接着在steamlens/app.py中添加推荐展示功能,使用gorse提供的RESTful API,获取热门游戏、随机游戏、个性化推荐游戏以及某款游戏的相似游戏。

#######################
# Recommender Service #
#######################

@app.context_processor
def inject_current_time():
    return {'current_time': datetime.utcnow()}


@app.route('/')
def index():
    return redirect('/pop')


@app.route('/pop')
def pop():
    # Get nickname
    nickname = None
    if g.user:
        nickname = g.user.nickname
    # Get items
    r = requests.get('%s/popular?number=%d' % (app.config['GORSE_API_URI'], app.config['GORSE_NUM_ITEMS']))
    items = [v['ItemId'] for v in r.json()]
    # Render page
    return render_template('page_gallery.jinja2', title='Popular Games', items=items, nickname=nickname)


@app.route('/random')
def random():
    # Get nickname
    nickname = None
    if g.user:
        nickname = g.user.nickname
    # Get items
    r = requests.get('%s/random?number=%d' % (app.config['GORSE_API_URI'], app.config['GORSE_NUM_ITEMS']))
    items = [v['ItemId'] for v in r.json()]
    # Render page
    return render_template('page_gallery.jinja2', title='Random Games', items=items, nickname=nickname)


@app.route('/recommend')
def recommend():
    # Check login
    if g.user is None:
        return render_template('page_gallery.jinja2', title='Please login first', items=[])
    # Get items
    r = requests.get('%s/recommends/%s?number=%s' %
                     (app.config['GORSE_API_URI'], g.user.steam_id, app.config['GORSE_NUM_ITEMS']))
    # Render page
    if r.status_code == 200:
        items = [v['ItemId'] for v in r.json()]
        return render_template('page_gallery.jinja2', title='Recommended Games', items=items, nickname=g.user.nickname)
    return render_template('page_gallery.jinja2', title='Generating Recommended Games...', items=[], nickname=g.user.nickname)

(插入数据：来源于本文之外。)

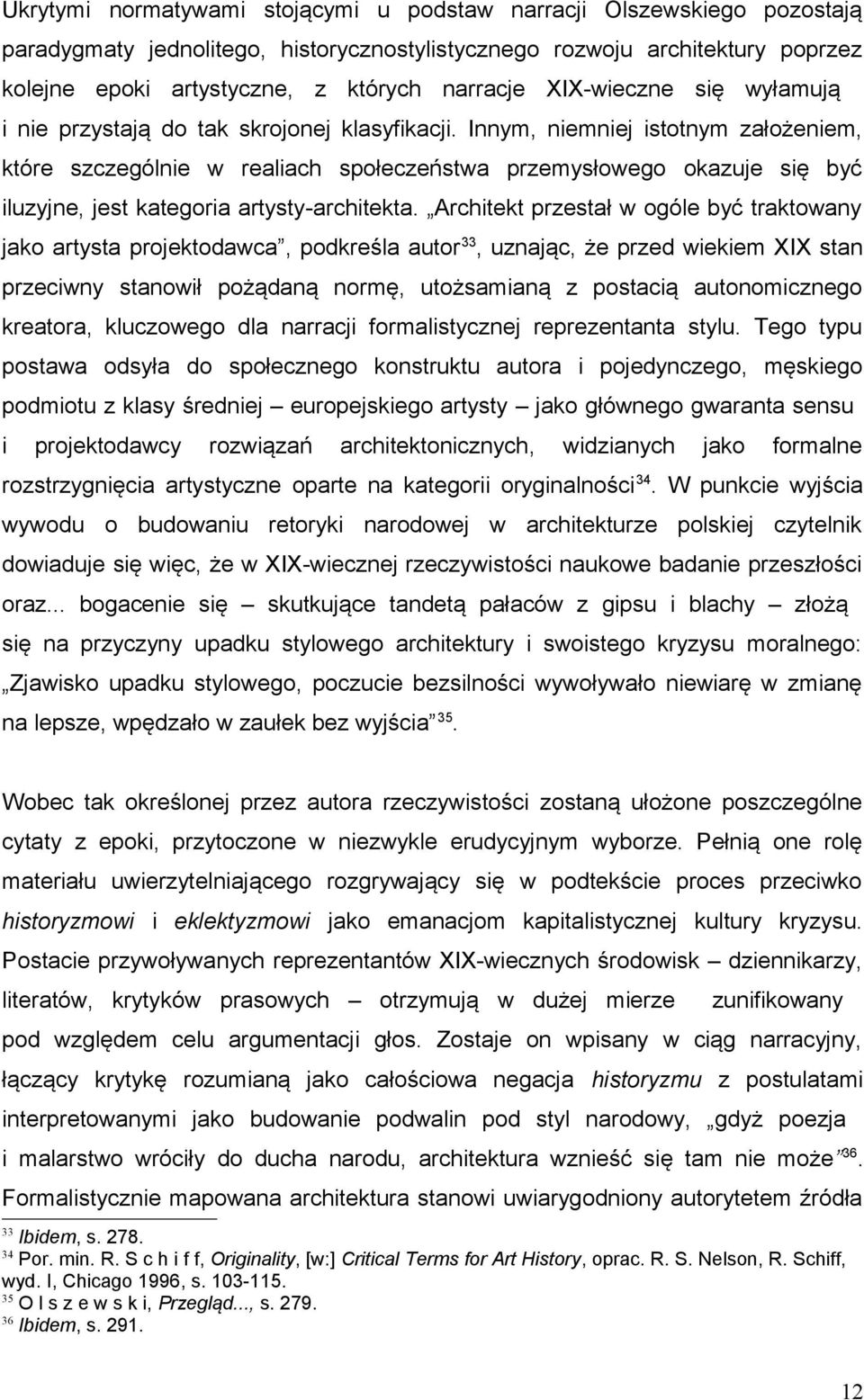 Ukrytymi normatywami stojącymi u podstaw narracji Olszewskiego pozostają paradygmaty jednolitego, historycznostylistycznego rozwoju architektury poprzez kolejne epoki artystyczne, z których narracje XIX-wieczne się wyłamują i nie przystają do tak skrojonej klasyfikacji. Innym, niemniej istotnym założeniem, które szczególnie w realiach społeczeństwa przemysłowego okazuje się być iluzyjne, jest kategoria artysty-architekta. „Architekt przestał w ogóle być traktowany jako artysta projektodawca”, podkreśla autor$^{33}$, uznając, że przed wiekiem XIX stan przeciwny stanowił pożądaną normę, utożsamianą z postacią autonomicznego kreatora, kluczowego dla narracji formalistycznej reprezentanta stylu. Tego typu postawa odsyła do społecznego konstruktu autora i pojedynczego, męskiego podmiotu z klasy średniej – europejskiego artysty – jako głównego gwaranta sensu i projektodawcy rozwiązań architektonicznych, widzianych jako formalne rozstrzygnięcia artystyczne oparte na kategorii oryginalności$^{34}$. W punkcie wyjścia wywodu o budowaniu retoryki narodowej w architekturze polskiej czytelnik dowiaduje się więc, że w XIX-wiecznej rzeczywistości naukowe badanie przeszłości oraz... bogacenie się – skutkujące tandetą pałaców z gipsu i blachy – złożą się na przyczyny upadku stylowego architektury i swoistego kryzysu moralnego: „Zjawisko upadku stylowego, poczucie bezsilności wywoływało niewiarę w zmianę na lepsze, wpędzało w zaułek bez wyjścia”$^{35}$.

Wobec tak określonej przez autora rzeczywistości zostaną ułożone poszczególne cytaty z epoki, przytoczone w niezwykle erudycyjnym wyborze. Pełnią one rolę materiału uwierzytelniającego rozgrywający się w podtekście proces przeciwko historyzmowi i eklektyzmowi jako emanacjom kapitalistycznej kultury kryzysu. Postacie przywoływanych reprezentantów XIX-wiecznych środowisk – dziennikarzy, literatów, krytyków prasowych – otrzymują w dużej mierze zunifikowany pod względem celu argumentacji głos. Zostaje on wpisany w ciąg narracyjny, łączący krytykę rozumianą jako całościowa negacja historyzmu z postulatami interpretowanymi jako budowanie podwalin pod styl narodowy, „gdyż poezja i malarstwo wróciły do ducha narodu, architektura wznieść się tam nie może”$^{36}$. Formalistycznie mapowana architektura stanowi uwiarygodniony autorytetem źródła

$^{33}$ Ibidem, s. 278.
$^{34}$ Por. min. R. S c h i f f, Originality, [w:] Critical Terms for Art History, oprac. R. S. Nelson, R. Schiff, wyd. I, Chicago 1996, s. 103-115.
$^{35}$ O l s z e w s k i, Przegląd..., s. 279.
$^{36}$ Ibidem, s. 291.

12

@app.route('/item/<int:app_id>')
def item(app_id: int):
    # Get nickname
    nickname = None
    if g.user:
        nickname = g.user.nickname
    # Get items
    r = requests.get('%s/neighbors/%d?number=%d' %
                     (app.config['GORSE_API_URI'], app_id, app.config['GORSE_NUM_ITEMS']))
    items = [v['ItemId'] for v in r.json()]
    # Render page
    return render_template('page_app.jinja2', item_id=app_id, title='Similar Games', items=items, nickname=nickname)


@app.route('/user')
def user():
    # Check login
    if g.user is None:
        return render_template('page_gallery.jinja2', title='Please login first', items=[])
    # Get items
    r = requests.get('%s/user/%s' % (app.config['GORSE_API_URI'], g.user.steam_id))
    # Render page
    if r.status_code == 200:
        items = [v['ItemId'] for v in r.json()]
        return render_template('page_gallery.jinja2', title='Owned Games', items=items, nickname=g.user.nickname)
    return render_template('page_gallery.jinja2', title='Synchronizing Owned Games ...', items=[], nickname=g.user.nickname)

运行服务器

我们使用uWSGI来启动Flask服务器,因此需要在最外面的文件夹SteamLens中创建一个uwsgi.ini:

[uwsgi]

# Bind to the specified UNIX/TCP socket using default protocol
socket=0.0.0.0:5000

# Point to the main directory of the Web Site
chdir=/path/to/SteamLens/steamlens/

# Python startup file
wsgi-file=app.py

# The application variable of Python Flask Core Oject 
callable=app

# The maximum numbers of Processes
processes=1

# The maximum numbers of Threads
threads=2

# Set internal buffer size 
buffer-size=8192

记得需要将chdir改成文件夹SteamLens/steamlens所在的路径。最后执行以下命令运行Flask应用:

$ STEAMLENS_SETTINGS ../config/steamlens.cfg uwsgi --ini uwsgi.ini

可以访问steamlens.gorse.io/查看在线演示,登录系统后等待片刻,即可生成个性化推荐结果。针对笔者的推荐结果如下:

笔者热爱FPS类游戏,它给我推荐了大量的FPS游戏。但是,可以发现推荐的游戏都比较老,这是因为项目使用的数据集是2013年左右的,随着Steam更新了隐私策略,目前也无法在没有用户授权的情况下获取用户库存了。